• WHAT TO PRODUCE
Every line of the records below that holds the word "annotators" belongs in the answer.

------

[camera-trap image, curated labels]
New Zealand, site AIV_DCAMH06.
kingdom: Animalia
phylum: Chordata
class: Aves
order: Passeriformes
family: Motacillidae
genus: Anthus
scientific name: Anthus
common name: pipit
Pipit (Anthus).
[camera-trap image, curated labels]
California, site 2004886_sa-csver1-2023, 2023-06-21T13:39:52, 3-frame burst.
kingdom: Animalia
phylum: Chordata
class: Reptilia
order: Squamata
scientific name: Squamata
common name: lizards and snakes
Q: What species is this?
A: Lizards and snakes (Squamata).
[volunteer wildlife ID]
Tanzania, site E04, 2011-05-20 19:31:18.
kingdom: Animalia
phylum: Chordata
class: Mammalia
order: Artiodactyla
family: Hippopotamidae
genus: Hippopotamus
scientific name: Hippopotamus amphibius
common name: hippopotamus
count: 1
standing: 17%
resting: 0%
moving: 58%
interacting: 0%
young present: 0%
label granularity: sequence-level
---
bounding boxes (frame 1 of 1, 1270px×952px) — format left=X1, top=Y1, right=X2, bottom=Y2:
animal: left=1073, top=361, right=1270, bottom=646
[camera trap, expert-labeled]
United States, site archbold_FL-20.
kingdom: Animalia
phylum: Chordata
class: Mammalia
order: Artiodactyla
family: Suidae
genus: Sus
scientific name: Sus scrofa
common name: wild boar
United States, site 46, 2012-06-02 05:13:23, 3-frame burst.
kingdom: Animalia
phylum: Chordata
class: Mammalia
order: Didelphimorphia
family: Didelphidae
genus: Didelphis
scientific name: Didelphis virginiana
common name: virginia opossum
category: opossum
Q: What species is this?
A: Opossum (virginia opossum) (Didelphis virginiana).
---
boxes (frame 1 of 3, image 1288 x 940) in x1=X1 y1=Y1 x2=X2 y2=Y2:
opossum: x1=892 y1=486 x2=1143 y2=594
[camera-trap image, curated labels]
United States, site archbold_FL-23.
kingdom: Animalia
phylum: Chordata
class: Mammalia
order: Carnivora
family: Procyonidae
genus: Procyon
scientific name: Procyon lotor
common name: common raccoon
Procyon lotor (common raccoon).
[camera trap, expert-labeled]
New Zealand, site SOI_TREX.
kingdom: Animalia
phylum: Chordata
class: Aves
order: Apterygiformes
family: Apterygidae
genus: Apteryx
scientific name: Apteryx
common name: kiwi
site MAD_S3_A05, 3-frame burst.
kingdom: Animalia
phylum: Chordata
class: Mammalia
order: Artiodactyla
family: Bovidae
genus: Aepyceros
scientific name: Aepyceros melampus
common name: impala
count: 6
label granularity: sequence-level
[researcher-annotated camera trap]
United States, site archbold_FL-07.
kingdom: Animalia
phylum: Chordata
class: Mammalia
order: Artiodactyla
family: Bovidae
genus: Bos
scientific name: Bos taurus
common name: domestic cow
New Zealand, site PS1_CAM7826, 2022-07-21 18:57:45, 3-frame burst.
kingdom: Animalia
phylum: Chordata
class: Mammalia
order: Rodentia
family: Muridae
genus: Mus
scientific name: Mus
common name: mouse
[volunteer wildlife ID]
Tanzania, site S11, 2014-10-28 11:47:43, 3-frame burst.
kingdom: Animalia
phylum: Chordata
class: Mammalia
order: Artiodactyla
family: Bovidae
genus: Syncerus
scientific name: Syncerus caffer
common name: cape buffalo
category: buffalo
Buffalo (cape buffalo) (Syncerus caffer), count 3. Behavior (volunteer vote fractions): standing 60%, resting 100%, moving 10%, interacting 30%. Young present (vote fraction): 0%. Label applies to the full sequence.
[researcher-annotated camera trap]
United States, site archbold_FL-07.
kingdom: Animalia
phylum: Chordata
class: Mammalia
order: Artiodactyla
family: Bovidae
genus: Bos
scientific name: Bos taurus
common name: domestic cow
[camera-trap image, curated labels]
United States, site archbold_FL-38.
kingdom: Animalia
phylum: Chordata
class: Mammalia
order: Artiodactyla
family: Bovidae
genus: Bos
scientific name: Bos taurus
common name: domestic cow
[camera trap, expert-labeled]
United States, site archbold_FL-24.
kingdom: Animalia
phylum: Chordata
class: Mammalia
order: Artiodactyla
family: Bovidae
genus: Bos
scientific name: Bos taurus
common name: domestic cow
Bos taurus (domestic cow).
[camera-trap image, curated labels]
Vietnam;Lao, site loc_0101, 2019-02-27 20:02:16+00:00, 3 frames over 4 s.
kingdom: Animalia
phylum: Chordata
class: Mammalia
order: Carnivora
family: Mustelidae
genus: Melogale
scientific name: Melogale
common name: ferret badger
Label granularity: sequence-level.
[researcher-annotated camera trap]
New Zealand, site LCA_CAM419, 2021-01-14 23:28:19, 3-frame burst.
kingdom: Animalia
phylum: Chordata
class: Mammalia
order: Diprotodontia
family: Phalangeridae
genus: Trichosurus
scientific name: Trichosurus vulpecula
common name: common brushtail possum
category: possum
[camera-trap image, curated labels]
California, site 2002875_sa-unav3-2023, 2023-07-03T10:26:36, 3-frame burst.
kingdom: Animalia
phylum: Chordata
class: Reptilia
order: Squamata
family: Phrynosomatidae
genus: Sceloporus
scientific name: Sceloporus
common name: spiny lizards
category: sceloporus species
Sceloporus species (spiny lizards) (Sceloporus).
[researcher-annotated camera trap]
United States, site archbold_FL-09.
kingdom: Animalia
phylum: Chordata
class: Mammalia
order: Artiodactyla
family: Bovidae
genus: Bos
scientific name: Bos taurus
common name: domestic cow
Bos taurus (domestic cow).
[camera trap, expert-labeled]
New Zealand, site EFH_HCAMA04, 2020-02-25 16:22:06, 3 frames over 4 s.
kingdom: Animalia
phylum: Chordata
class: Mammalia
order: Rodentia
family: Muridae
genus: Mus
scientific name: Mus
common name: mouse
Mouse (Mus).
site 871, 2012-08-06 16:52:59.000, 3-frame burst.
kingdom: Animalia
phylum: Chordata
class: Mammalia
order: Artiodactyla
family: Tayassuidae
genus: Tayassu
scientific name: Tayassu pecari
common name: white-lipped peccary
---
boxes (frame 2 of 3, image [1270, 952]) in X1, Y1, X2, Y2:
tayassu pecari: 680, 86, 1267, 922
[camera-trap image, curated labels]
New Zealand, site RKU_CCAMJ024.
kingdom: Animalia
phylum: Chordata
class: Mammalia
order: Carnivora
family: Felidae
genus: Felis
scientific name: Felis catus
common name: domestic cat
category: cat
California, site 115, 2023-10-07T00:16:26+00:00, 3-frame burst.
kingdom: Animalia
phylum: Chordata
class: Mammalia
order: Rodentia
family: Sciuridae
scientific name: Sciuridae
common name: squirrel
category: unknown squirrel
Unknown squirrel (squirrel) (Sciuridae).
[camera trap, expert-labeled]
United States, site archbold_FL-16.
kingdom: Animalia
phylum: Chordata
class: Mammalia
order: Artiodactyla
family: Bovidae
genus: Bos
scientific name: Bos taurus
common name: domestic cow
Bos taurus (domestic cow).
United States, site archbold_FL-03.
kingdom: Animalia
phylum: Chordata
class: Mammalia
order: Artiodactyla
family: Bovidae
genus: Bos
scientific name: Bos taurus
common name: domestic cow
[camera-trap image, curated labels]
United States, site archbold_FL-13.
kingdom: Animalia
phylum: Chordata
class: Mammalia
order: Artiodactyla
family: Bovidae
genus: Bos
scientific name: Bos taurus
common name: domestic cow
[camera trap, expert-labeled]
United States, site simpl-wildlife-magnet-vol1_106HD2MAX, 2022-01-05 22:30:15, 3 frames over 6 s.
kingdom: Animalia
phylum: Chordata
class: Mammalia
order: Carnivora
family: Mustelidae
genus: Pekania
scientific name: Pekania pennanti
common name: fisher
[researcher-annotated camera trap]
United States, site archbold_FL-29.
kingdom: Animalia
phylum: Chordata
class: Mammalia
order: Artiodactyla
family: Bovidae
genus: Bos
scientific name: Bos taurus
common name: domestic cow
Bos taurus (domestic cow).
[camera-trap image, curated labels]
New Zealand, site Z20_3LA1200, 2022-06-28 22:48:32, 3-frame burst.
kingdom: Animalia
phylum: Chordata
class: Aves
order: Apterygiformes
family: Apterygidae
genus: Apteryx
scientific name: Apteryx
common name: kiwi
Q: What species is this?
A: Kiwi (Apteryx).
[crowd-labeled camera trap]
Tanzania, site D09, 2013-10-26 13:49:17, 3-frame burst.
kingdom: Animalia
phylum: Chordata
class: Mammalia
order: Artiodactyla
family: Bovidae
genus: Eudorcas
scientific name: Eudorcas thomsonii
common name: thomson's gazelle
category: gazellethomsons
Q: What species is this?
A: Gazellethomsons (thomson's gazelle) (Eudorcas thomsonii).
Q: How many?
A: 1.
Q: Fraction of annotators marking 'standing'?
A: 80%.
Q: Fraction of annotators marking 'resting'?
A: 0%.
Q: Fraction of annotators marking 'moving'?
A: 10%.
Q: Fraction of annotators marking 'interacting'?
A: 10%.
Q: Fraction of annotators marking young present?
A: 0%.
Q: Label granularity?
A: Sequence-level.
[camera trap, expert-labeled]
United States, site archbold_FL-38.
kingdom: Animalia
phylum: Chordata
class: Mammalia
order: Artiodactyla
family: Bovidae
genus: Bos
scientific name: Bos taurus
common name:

------

• TASK ANSWER
Q: Fraction of annotators marking 'standing'?
Q: Fraction of annotators marking 'resting'?
Q: Fraction of annotators marking 'moving'?
Q: Fraction of annotators marking 'interacting'?
Q: Fraction of annotators marking young present?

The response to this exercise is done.